一難去ってまた一難がそのうち来る、という事かしら。
「伊織様」今度は中松が私に向き直った。「一矢様に粗相がないようにお願い致します。二度とこの様な醜い喧嘩はお止め頂きますように」
鋭い目線。あー、きっつー。怖ーいぃ。本物の鬼みたいーぃぃ。
「解りました」
思いきり中松を睨みながら答えた。今の私は、恐ろしい飼い主に全然懐かない子犬がキャンキャン吠えている絵面のように思えた。
「それでは、失礼致します。どうぞ、ごゆっくり」
中松は私の様子を気にした風でもなく、さっと私の横を通り抜けようとしたその時――
『貸し、ひとつだからな』
耳元で低い、中松の声がした。
えっ、と中松を見ると、一矢が背を向けているのをさっと目で確認し、普段見せない不敵な顔で私に向かって笑いかけ、その場を去って行った。
な・・・・何アイツ!
鬼だから二重人格者とか!?
乱暴な俺様口調だったし、やっぱり一矢が居る時だけ、猫かぶりなんだわっ!
いやっ。猫じゃなくて羊ね! 執事なだけに・・・・――じゃなーいっ!!
ダジャレを言っている場合じゃないのっ!
なーにが『貸し、ひとつだからな』よ!
偉っっそうに!!
今の中松の態度が、かなり私の逆鱗に触れてしまったらしく、腹が立った。
ああ、そうか。今のでよく解った。あのいけすかない嫌味ないけず男が、私は大嫌いなんだ!
やっぱり土下座させなきゃ気が済まない!
絶対に絶対にぜーったいに、何としてもニセ嫁修行を大成功させて、あの男をひれ伏せさせてやるんだから――っ!!

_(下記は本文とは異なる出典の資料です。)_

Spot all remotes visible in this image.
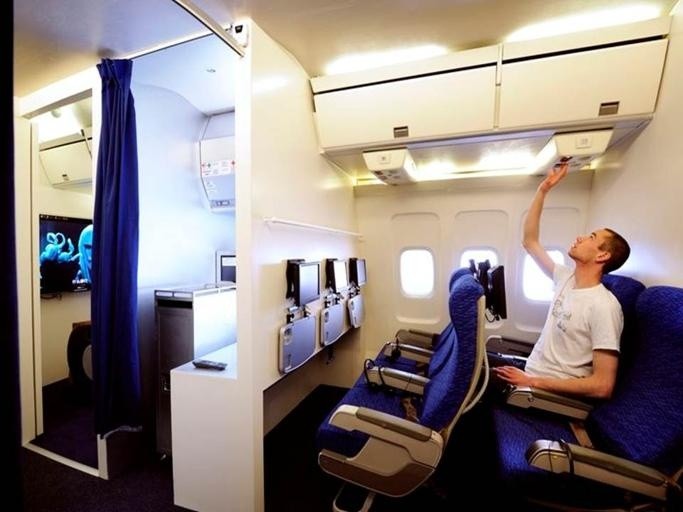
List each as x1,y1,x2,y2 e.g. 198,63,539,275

「伊織、水着はお前の好きな物に任せる。私は準備が出来たから先に入っておくぞ。お前も早く入って来い」
一難去ってまた一難――は、今だったのか――っ!!
ドエロ水着は着なくてもよくなってほっとしたのも束の間、一矢の背中を洗うニセ嫁としての仕事がまだ残っていたんだった・・・・!!
ジーザス! 好きな男のニセ嫁なりきりのお仕事は、中々大変でござーますわよおおおお――――っ!!